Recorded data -
--

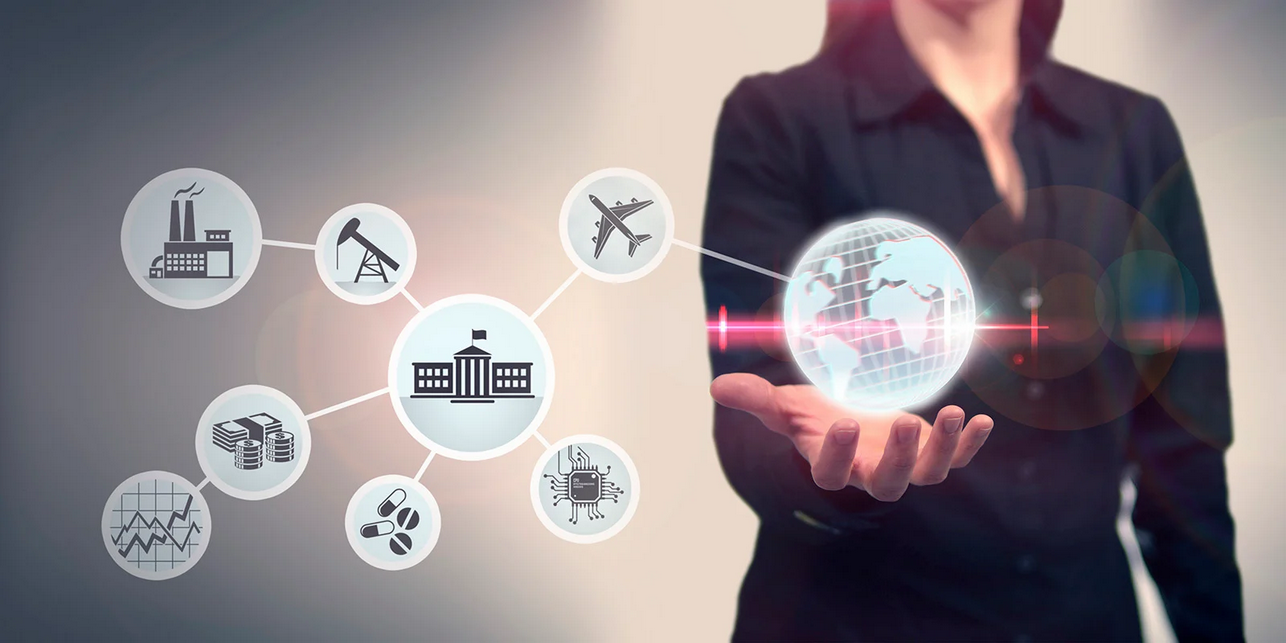 Competition & Antitrust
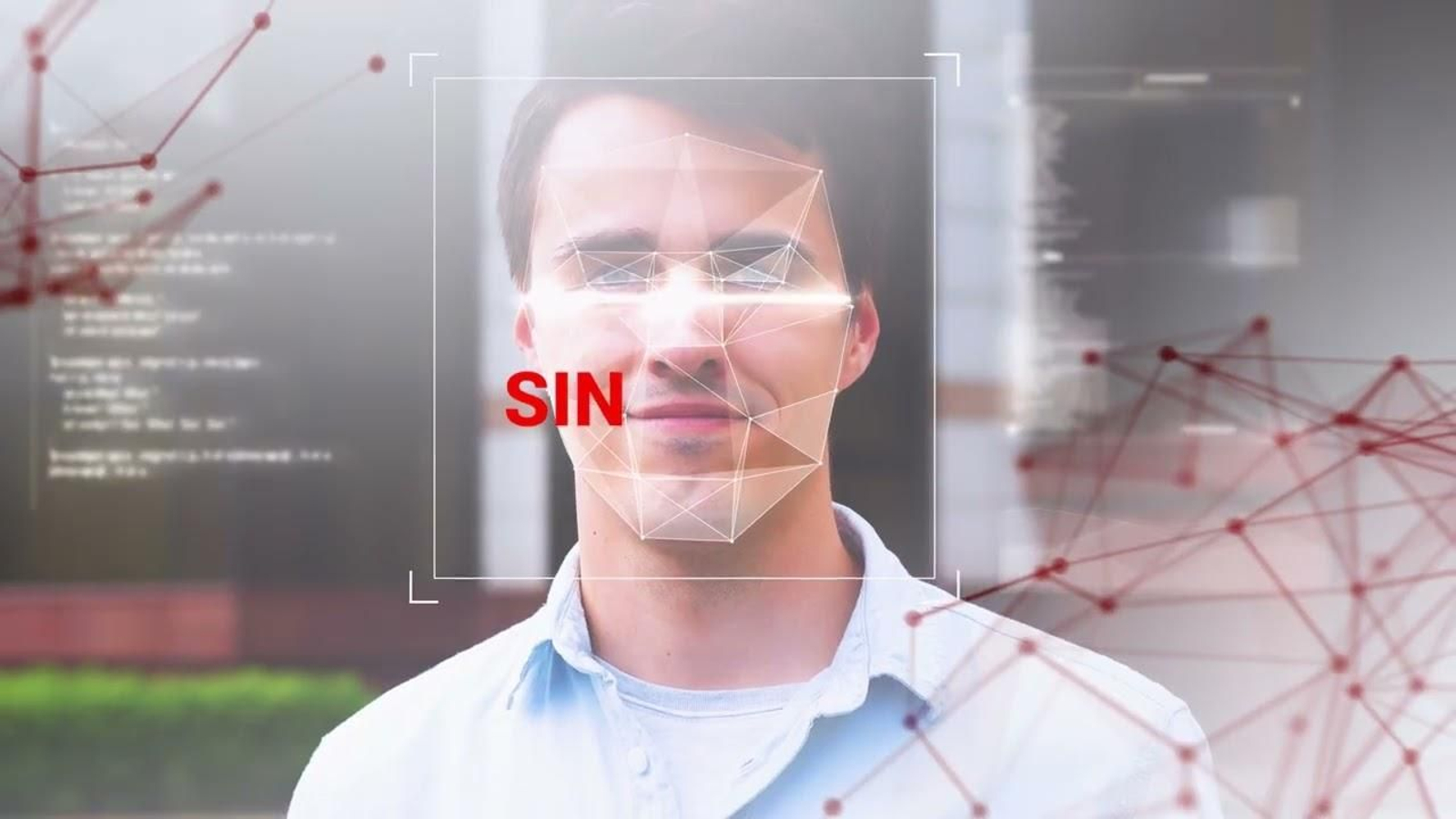 PROGRAMA FORMACIÓN PARA EL EMPLEO EN TECNOLOGÍAS 5G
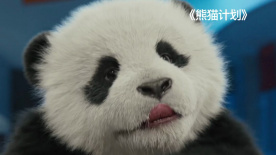 人人看人人鲁狠狠高清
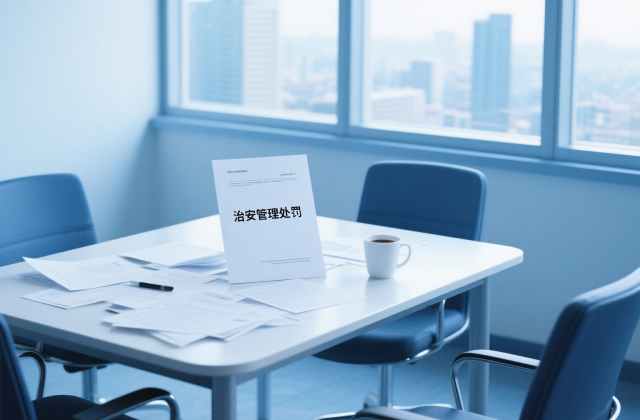 治安拘留能保释吗?治安拘留的“保释”误区与暂缓执行(第126条)(2026)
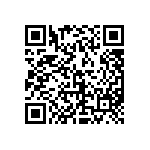 D38999-20FD97PA-LC QRCode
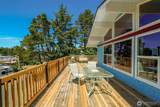 1856 Hoquiam Lane - Photo 23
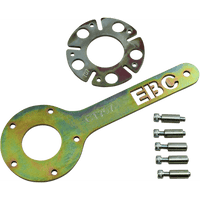 EBC Clutch Tool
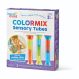 Learning Resources Sensory Fidget Tubes 3pk | Educational Resources | Creative Activity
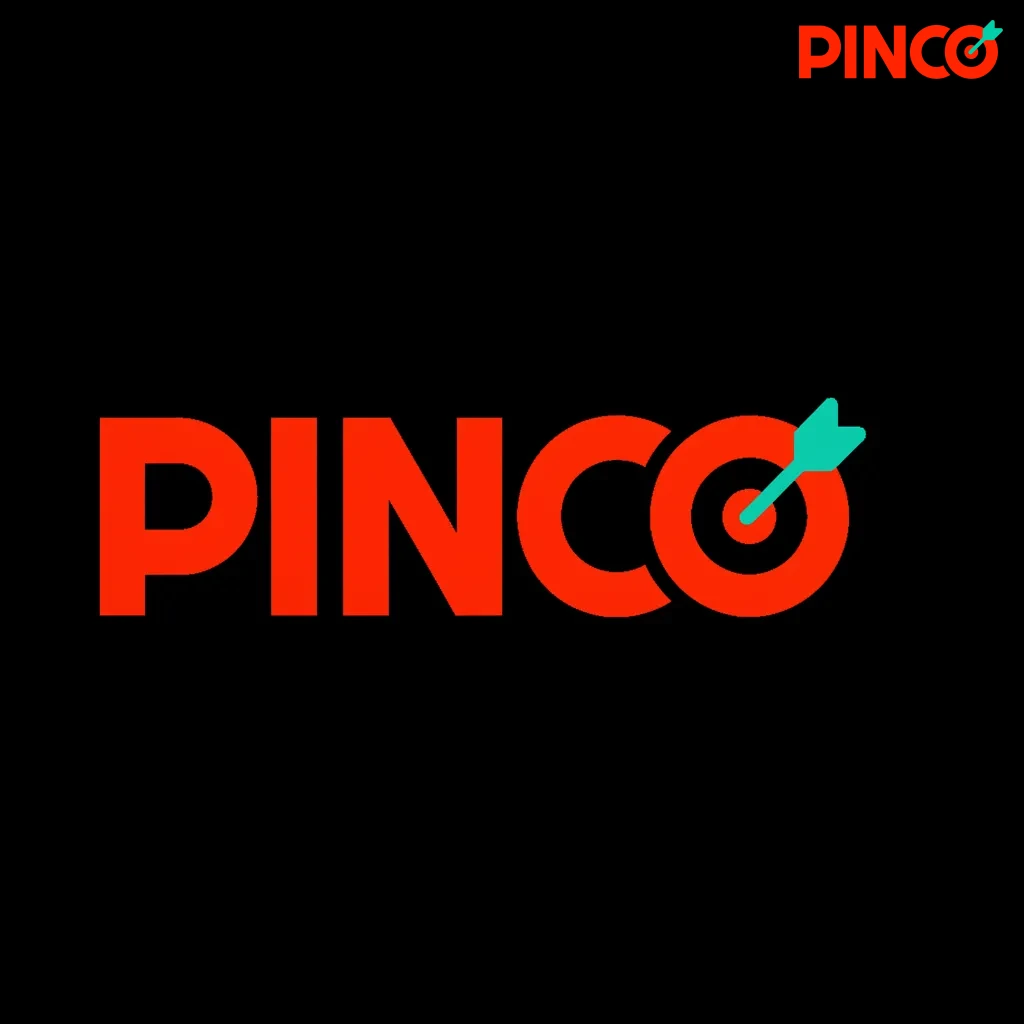 Options de pari populaires: Paris en direct, Multi Live et Ligne Prématch pour optimiser ta stratégie.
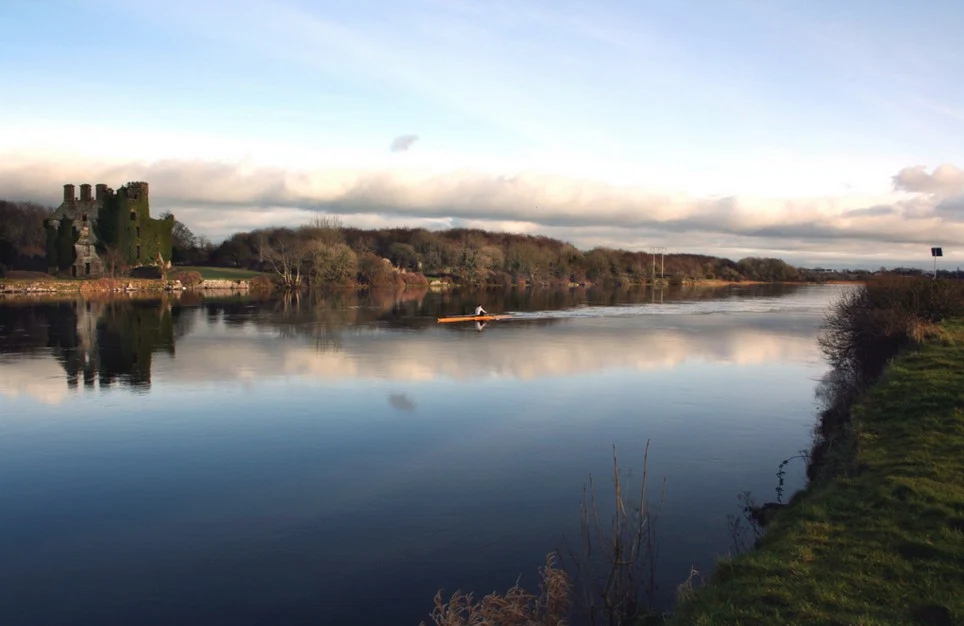 Screen shot 2016-04-07 at 12.38.51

--

The problem - Reproduce every line of the records above word for word, leaving out the pictures.

Output for this task -
 Competition & Antitrust
 PROGRAMA FORMACIÓN PARA EL EMPLEO EN TECNOLOGÍAS 5G
 人人看人人鲁狠狠高清
 治安拘留能保释吗?治安拘留的“保释”误区与暂缓执行(第126条)(2026)
 D38999-20FD97PA-LC QRCode
 1856 Hoquiam Lane - Photo 23
 EBC Clutch Tool
 Learning Resources Sensory Fidget Tubes 3pk | Educational Resources | Creative Activity
 Options de pari populaires: Paris en direct, Multi Live et Ligne Prématch pour optimiser ta stratégie.
 Screen shot 2016-04-07 at 12.38.51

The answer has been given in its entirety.